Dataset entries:
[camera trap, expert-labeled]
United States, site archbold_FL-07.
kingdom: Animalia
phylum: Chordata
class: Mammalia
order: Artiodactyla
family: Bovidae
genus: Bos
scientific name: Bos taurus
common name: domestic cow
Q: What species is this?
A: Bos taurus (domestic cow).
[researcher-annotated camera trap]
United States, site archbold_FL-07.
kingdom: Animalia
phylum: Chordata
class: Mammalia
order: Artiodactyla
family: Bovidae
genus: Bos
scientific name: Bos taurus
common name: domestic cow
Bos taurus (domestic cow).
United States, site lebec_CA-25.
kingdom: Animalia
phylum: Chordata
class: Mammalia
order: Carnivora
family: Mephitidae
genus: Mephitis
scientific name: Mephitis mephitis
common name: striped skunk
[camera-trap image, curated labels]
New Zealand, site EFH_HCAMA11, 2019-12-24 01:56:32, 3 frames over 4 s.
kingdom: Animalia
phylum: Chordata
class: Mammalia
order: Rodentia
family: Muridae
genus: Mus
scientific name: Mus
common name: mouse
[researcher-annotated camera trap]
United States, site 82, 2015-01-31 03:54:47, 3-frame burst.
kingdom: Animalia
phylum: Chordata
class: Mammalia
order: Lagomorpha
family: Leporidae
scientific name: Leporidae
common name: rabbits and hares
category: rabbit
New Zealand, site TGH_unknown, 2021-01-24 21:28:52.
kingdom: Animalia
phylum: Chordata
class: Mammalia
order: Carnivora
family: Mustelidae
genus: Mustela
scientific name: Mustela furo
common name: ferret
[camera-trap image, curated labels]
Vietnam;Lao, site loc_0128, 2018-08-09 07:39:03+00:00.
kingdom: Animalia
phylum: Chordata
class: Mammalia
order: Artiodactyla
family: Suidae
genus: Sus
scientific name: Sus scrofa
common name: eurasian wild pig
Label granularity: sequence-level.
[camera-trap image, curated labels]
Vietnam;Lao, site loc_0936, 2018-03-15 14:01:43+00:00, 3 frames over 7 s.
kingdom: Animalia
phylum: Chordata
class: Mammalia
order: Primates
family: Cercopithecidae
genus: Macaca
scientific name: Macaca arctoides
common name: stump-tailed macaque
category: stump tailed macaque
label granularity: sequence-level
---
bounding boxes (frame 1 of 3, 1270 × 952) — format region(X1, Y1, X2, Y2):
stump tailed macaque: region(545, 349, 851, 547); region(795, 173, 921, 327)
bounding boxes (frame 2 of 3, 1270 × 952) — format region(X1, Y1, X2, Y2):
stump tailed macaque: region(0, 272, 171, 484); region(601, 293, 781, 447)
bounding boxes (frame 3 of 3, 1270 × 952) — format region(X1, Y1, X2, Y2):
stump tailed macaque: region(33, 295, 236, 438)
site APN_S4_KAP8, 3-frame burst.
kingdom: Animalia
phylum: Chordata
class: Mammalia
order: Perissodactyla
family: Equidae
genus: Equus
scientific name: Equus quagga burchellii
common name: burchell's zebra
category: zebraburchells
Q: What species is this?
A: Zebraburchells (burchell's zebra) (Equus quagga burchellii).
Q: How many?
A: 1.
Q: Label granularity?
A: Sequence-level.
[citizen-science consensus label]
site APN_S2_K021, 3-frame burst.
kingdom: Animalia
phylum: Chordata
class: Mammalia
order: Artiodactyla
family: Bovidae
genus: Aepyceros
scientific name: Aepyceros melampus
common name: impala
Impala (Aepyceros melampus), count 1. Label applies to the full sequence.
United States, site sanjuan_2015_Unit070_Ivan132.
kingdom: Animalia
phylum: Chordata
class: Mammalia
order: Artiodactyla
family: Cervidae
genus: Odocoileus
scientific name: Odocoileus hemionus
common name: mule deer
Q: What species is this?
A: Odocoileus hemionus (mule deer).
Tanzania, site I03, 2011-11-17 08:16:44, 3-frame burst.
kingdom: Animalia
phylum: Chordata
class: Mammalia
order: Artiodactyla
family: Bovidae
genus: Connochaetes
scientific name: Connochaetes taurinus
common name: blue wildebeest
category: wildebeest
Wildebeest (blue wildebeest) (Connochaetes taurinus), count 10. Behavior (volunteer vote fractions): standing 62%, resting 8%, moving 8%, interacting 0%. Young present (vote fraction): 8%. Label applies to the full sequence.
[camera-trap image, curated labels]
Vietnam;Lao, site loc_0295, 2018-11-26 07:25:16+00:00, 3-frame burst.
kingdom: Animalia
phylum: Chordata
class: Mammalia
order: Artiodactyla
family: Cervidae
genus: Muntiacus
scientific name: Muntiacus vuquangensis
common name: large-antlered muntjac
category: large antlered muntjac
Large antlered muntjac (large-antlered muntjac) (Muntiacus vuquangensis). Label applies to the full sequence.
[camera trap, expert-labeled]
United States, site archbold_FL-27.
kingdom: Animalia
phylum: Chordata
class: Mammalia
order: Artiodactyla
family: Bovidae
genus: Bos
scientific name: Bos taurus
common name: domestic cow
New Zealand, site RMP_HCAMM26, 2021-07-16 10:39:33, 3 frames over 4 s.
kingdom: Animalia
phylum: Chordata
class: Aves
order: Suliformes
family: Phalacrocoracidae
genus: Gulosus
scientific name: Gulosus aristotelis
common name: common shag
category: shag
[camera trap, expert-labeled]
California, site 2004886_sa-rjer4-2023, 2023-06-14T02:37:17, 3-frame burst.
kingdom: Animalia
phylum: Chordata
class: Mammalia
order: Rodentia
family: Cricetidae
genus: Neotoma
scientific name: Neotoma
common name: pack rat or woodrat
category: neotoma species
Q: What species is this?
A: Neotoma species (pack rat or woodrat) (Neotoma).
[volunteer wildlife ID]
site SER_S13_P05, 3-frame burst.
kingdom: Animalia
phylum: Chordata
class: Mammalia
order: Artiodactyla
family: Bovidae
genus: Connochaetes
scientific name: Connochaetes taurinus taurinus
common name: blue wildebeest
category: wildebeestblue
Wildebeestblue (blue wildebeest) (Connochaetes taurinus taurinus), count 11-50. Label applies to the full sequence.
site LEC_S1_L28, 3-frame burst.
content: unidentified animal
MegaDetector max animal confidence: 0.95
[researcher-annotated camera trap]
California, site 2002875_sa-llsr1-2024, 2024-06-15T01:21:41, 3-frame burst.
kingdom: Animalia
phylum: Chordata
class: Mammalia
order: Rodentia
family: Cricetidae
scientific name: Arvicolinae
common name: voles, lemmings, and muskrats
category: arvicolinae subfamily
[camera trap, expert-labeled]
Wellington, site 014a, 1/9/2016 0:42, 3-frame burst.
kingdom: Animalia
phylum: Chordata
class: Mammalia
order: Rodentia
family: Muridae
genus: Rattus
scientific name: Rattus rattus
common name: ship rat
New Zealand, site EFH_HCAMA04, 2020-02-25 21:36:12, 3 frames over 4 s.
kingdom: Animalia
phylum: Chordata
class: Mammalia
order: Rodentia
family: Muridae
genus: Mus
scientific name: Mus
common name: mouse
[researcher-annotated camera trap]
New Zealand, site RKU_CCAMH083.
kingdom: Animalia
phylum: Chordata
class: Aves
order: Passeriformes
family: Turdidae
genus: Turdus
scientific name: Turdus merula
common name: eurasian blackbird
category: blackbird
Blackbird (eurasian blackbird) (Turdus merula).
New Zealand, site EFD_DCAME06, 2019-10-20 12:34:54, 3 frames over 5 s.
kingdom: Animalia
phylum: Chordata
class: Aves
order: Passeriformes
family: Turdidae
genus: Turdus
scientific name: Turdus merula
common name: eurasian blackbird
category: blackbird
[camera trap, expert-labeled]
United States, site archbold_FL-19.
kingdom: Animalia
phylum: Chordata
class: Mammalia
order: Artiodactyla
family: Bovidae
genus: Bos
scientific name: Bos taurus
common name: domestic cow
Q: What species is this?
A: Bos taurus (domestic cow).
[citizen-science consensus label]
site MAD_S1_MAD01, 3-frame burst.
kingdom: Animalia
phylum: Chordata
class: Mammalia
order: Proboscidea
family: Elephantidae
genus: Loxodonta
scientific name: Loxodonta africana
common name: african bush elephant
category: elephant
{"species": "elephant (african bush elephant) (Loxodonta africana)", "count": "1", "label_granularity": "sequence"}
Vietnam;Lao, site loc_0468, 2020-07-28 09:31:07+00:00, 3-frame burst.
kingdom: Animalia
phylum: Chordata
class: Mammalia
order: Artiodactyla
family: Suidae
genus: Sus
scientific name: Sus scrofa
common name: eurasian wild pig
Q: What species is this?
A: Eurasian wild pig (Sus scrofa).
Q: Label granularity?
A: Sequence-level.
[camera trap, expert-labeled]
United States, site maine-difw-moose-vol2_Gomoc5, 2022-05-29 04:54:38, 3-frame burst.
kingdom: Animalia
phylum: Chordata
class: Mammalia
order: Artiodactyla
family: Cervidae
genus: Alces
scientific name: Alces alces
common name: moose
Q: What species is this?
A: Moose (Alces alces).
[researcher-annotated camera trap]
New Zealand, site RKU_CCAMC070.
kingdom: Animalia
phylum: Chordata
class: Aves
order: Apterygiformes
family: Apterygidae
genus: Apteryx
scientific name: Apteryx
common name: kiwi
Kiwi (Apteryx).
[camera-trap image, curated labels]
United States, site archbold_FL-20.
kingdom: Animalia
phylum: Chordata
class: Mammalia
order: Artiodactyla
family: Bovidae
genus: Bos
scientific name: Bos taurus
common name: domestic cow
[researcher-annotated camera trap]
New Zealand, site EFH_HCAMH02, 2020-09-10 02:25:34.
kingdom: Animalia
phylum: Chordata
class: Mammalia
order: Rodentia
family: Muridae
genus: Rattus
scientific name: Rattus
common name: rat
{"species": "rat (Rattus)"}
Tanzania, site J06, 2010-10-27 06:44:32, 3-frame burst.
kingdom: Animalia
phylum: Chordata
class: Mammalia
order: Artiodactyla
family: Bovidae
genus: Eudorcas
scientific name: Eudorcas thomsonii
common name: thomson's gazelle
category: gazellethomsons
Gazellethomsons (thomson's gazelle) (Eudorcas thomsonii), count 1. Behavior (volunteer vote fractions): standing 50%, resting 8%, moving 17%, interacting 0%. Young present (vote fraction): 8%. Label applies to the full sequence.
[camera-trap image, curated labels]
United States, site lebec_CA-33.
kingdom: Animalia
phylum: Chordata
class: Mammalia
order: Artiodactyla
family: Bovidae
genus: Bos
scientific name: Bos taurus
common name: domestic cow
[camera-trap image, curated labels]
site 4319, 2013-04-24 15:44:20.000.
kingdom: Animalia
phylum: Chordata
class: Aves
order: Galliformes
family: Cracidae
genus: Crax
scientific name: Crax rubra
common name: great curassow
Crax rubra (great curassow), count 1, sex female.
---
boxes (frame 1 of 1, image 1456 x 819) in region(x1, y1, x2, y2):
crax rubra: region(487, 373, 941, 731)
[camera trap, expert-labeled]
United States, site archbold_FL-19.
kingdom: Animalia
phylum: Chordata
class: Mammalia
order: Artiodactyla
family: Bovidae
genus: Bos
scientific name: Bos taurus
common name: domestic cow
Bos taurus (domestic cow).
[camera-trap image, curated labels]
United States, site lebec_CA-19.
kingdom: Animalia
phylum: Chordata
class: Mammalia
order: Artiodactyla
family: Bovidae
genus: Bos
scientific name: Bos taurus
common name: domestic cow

- **What the task requires**: Using the entries above, return exactly the lines from the line with "bounding boxes (frame 3" to the line with "genus: Equus", counting both of those lines.

- **Solution below**:
bounding boxes (frame 3 of 3, 1270 × 952) — format region(X1, Y1, X2, Y2):
stump tailed macaque: region(33, 295, 236, 438)
site APN_S4_KAP8, 3-frame burst.
kingdom: Animalia
phylum: Chordata
class: Mammalia
order: Perissodactyla
family: Equidae
genus: Equus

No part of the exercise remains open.